One of the problems with defined contribution plans is that you never know how much money you are going to have when you actually retire. You put money in, but the financial gurus take their administrative fees at every stage of the process, including after you retire. Moreover, if your employer temporarily decides to stop paying into your plan in order to balance the company’s budget, you lose the interest that would have accrued and your employer does not suffer in the least. The value of your savings change over time and relying only on a standard 401(k) plan it is almost impossible for most people to retire on roughly 70% of their pre-retirement income (paid through an annuity). For a defined contribution plan to pay out at the same level as a defined benefit plan, most employers would have to pay 29% more in contributions just to cover all the extra administrative fees. Few are willing to do so. Russell discovered the disadvantages of his 401(k) plan quite some time ago, but was trapped. When his employer, Eastern Connecticut State University, decided to switch to defined contribution plans in the mid-1980s, he was convinced by the neo-liberal sales pitch and moved like everyone else. When he crunched the numbers thirty years later, he was not allowed to switch back. He told his colleagues and his union about his concerns, but because no-one actually knows anything about retirement plans everyone trusted their financial advisors, and no-one else cared.

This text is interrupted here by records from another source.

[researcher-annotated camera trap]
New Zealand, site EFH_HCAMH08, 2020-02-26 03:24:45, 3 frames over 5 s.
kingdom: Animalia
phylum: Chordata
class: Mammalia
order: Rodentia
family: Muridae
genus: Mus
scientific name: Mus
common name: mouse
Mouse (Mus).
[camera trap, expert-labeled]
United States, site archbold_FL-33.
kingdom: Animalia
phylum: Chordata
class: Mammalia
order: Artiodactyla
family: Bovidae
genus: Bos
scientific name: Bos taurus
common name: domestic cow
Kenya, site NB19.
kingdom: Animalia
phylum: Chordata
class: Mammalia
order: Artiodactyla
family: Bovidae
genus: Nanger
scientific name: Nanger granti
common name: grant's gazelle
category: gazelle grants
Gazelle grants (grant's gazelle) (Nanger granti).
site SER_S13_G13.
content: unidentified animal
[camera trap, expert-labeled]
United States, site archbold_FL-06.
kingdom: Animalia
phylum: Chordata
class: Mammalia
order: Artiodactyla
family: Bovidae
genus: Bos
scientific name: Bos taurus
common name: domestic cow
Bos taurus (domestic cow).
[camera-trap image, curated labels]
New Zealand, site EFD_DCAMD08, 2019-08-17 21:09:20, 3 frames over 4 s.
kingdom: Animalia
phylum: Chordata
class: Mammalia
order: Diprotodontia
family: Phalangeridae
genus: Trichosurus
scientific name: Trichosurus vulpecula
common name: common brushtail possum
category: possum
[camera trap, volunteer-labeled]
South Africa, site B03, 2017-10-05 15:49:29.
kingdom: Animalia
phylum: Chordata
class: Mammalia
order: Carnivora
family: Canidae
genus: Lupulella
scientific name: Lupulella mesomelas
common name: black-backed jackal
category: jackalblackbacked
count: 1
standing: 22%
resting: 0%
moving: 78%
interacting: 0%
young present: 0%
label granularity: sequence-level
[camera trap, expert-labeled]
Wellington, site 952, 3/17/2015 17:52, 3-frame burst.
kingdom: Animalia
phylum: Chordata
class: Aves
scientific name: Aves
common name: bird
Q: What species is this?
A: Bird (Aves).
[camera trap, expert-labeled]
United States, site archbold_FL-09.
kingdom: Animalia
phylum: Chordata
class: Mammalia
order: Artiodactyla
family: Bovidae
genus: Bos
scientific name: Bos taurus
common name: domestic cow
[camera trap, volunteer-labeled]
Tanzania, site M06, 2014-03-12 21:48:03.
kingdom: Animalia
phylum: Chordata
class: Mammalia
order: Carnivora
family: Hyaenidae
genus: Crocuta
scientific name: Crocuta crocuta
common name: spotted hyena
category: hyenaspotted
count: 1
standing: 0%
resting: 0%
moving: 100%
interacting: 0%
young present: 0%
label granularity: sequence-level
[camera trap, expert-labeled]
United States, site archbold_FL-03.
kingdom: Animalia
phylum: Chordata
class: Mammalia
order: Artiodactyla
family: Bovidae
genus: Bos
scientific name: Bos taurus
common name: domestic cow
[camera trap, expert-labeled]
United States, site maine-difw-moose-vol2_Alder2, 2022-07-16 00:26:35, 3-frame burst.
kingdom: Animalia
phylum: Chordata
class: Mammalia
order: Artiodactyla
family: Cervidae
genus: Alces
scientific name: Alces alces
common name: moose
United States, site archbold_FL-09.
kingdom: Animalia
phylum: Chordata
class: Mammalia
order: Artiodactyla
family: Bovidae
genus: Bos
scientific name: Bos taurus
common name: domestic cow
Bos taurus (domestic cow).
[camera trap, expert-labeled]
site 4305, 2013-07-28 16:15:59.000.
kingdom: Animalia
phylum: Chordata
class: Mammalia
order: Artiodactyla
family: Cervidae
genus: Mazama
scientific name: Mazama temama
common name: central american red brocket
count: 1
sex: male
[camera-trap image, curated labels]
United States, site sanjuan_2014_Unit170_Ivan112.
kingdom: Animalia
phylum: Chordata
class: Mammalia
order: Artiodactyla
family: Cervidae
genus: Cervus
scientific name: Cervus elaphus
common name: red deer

For years, Russell was a lone voice crying in the wilderness. Then the 2008 financial crisis hit, no-one could afford to retire any more, and everyone panicked. Chapter 7 details the ups and downs of the movement that Russell assembled at his workplace to force the state of Connecticut to allow them to change plans. The AAUP (Russell’s union) was uninterested in taking up the cause and he had to force them to care. Then they discovered that the head of Connecticut’s Retirement Services Division was in the pay of the company administering their 401(k)’s – ING – which was why he had been blocking their movement since the beginning. To cut a long story short, by the end of the chapter Russell and his friends do win the right to change back to a traditional pension plan. As a result, Russell’s retirement income increased by $20,000 a year, which is no small sum.
This book’s message is clear – defined contribution plans such as 401(k)’s are not for everyone and you should not let your employer tell you otherwise. Changing pension plans might be hard, but it will change your life. Unlike many workplace disputes, this time management are suffering from the same swindle as other employees. So the only thing stopping effective change was ignorance. And to counteract ignorance, we have books.